* [EXCERPT]:
↓↓↓
The 36 days between Aug. 1 and Sept. 5 are so full of milestones and memorials for me that it’s hard to keep up. Our wedding anniversary; the birthdays of my father and my mother-in-law and the death day of my beloved and spiritually formative Khalo (all three of these are on the same day); the anniversary of the death of my baby within my womb; the anniversary of my ordination as a priest. And, even if I were to forget one of these milestones (which I can’t imagine ever actually happening), my body would remind me. I can almost feel the chemicals in my brain realigning themselves as each of these days passes. I can definitely feel the nausea of grief and the comforting but severe pain beneath my ribs that signals the presence of love, of the inherent goodness of things even in the midst of chaos and loss.
And these days have been especially hard this year. There’s the pandemic, of course. And then there’s the ongoing (never-ending?) more personal suffering that is the result of my collision last spring with patriarchy, racism and the evils of the “good ol’ boys.” Crossing the “usual” milestones that this month brings while in the very center of this particular wilderness is a new kind of heady experience. To be able to see how those past events were so very defining of who I am now and to be able to know simultaneously that this current experience will be equally defining, to experience the refiner’s fire even as one knows it to be a refining fire… Well, even I don’t have the words for that…

One of the gifts of this current wilderness is that I have learned that I am an “8” on the enneagram, a sort of personality-diagram that’s an excellent tool for self-understanding and psychological growth. I took a shortened enneagram test to find it out, but actually, anyone who knows me and who knows anything about the enneagram probably could have told you I was an 8 pretty immediately. I have little patience for doing anything other than addressing the realities of life – and it shows. Many people experience 8s as “intense” when they’re being polite about it. As my friend Allison says, “When they’re not being polite and they’re talking about a woman, people usually call her a bitch.” I like “intense” better.
But, as my therapist helpfully pointed out to me the other day, it’s not just other people who experience 8s as intense. We experience ourselves as intense, too! Which was good for me to have acknowledged and affirmed, because, y’all, it has been intense here inside my head and heart for the past six months or so. And this past month-of-all-the-milestones?? Well… there have been a lot of tears and a lot of seemingly-random Facebook posts and a lot of miles ridden on my bike as I try to release some of this emotion. It has felt, of late, as though my skin is too tight, as though there is too much within to be held within, as though something is always just about to break, or break open.
And the thing is, I don’t know how much longer this season is going to last. I have no clue how much stronger the fire will burn before it burns away. It could be months; it could be years. It could get even more painful, even more searing, before the end. Sometimes, I wonder if it will ever end at all. But that’s on my bad days.
In my mid-twenties, I used to get migraines pretty regularly. When the pain was almost unbearable, I would comfort myself with the knowledge that migraines do always, eventually end (or at least mine did). The pain does stop. And I would think to myself that each moment that I endured it was one more moment closer to the end. I’ve used this technique for calming myself when my kids have been sick, too. When I have agonized over watching them suffer and felt overcome by the sense of my own powerlessness, I have managed it by remembering that each agonizing minute has moved us all one minute closer to their wholeness and health.
The truth is, like this bloody pandemic, all seasons come to an end, eventually. And each day, each moment that goes by, we are that much closer to the end of it all. At some point, even Moses’ burning bush must have stopped burning and just gotten back to some semblance of normal. Though I imagine you could always catch the scent of singed leaves nearby.
In the meantime, if anyone needs me, I’ll be over here, dwelling in my emotions, set alight by the Refiner’s fire and yet, amazingly, not burning up. I hope.
↑↑↑
* [ENTRIES SHOWN]:
↓↓↓
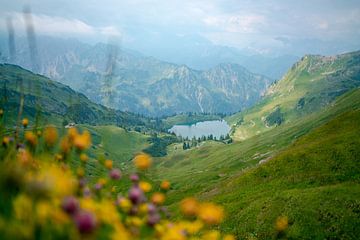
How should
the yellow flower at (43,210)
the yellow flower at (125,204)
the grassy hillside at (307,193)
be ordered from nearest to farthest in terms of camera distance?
the yellow flower at (43,210), the yellow flower at (125,204), the grassy hillside at (307,193)

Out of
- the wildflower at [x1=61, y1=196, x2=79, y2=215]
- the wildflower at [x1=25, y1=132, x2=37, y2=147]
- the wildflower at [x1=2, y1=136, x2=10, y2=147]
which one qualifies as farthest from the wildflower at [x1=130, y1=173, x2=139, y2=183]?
the wildflower at [x1=2, y1=136, x2=10, y2=147]

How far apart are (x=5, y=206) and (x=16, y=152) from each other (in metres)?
3.16

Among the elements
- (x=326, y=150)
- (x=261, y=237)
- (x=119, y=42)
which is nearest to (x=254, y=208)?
(x=261, y=237)

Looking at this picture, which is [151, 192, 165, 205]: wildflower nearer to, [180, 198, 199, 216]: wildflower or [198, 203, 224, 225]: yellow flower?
[180, 198, 199, 216]: wildflower

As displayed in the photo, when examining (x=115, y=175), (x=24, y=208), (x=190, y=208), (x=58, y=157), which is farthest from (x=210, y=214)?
(x=58, y=157)

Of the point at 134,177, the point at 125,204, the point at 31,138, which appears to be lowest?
the point at 125,204

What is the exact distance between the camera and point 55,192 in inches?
111

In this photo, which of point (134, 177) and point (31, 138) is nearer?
point (134, 177)

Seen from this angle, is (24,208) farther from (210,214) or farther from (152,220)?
(210,214)

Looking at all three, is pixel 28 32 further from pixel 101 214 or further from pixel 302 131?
pixel 302 131

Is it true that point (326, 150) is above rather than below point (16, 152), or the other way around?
above

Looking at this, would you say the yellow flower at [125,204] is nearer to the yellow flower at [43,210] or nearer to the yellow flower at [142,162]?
the yellow flower at [142,162]

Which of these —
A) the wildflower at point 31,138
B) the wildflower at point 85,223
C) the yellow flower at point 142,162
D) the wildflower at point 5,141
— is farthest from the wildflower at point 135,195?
the wildflower at point 5,141

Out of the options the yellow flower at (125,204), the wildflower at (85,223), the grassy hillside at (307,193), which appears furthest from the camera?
the grassy hillside at (307,193)
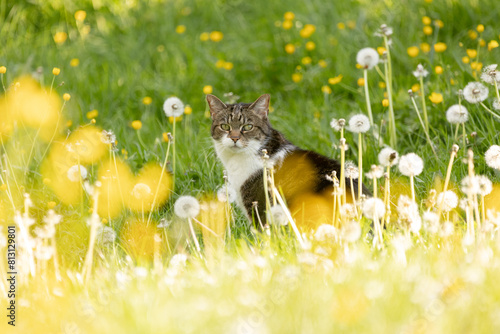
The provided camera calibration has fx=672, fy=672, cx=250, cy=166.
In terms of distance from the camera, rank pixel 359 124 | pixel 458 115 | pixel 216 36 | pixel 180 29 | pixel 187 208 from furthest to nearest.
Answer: pixel 180 29 < pixel 216 36 < pixel 458 115 < pixel 359 124 < pixel 187 208

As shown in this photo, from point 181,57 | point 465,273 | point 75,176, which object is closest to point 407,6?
point 181,57

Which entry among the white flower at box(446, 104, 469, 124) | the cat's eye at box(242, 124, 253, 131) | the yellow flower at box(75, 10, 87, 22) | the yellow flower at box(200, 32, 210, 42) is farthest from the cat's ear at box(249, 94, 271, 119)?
the yellow flower at box(75, 10, 87, 22)

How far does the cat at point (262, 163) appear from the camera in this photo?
362 centimetres

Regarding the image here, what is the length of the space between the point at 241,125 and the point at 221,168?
0.40 m

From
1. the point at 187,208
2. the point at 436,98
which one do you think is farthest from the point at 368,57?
the point at 187,208

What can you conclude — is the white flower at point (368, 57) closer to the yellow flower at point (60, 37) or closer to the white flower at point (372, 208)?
the white flower at point (372, 208)

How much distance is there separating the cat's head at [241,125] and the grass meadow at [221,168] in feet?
1.06

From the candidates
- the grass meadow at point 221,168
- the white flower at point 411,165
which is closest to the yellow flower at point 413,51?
the grass meadow at point 221,168

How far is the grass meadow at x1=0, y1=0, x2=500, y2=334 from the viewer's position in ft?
7.60

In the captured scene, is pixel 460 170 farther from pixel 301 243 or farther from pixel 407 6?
pixel 407 6

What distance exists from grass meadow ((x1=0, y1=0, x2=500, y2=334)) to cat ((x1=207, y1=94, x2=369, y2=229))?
178mm

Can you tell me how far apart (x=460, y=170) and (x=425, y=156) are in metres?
0.38

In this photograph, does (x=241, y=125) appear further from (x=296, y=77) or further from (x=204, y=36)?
(x=204, y=36)

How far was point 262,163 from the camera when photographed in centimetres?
385
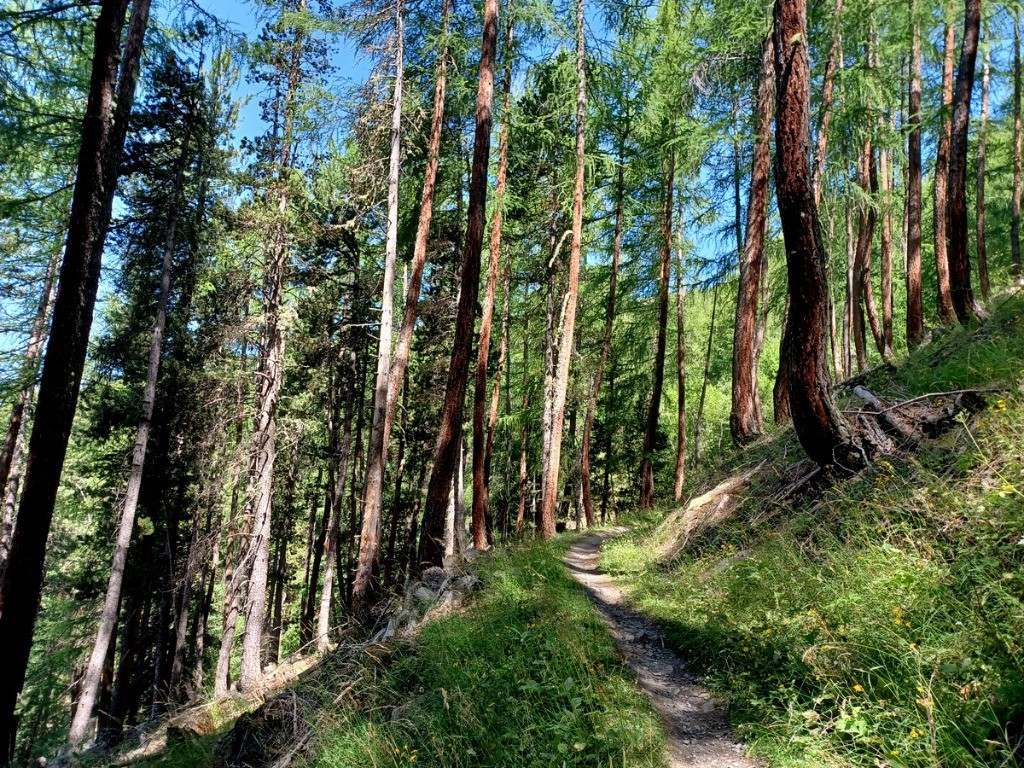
↑↑↑
* [ACTIVITIES]:
A – What number does the writer of the essay say they are on the enneagram?
B – Please reproduce everything in the essay from "The 36 days" down to "chaos and loss.", word for word.
Rely on the essay alone, not on the entries.

* [ANSWERS FOR THIS EXERCISE]:
A – An 8.

B –
The 36 days between Aug. 1 and Sept. 5 are so full of milestones and memorials for me that it’s hard to keep up. Our wedding anniversary; the birthdays of my father and my mother-in-law and the death day of my beloved and spiritually formative Khalo (all three of these are on the same day); the anniversary of the death of my baby within my womb; the anniversary of my ordination as a priest. And, even if I were to forget one of these milestones (which I can’t imagine ever actually happening), my body would remind me. I can almost feel the chemicals in my brain realigning themselves as each of these days passes. I can definitely feel the nausea of grief and the comforting but severe pain beneath my ribs that signals the presence of love, of the inherent goodness of things even in the midst of chaos and loss.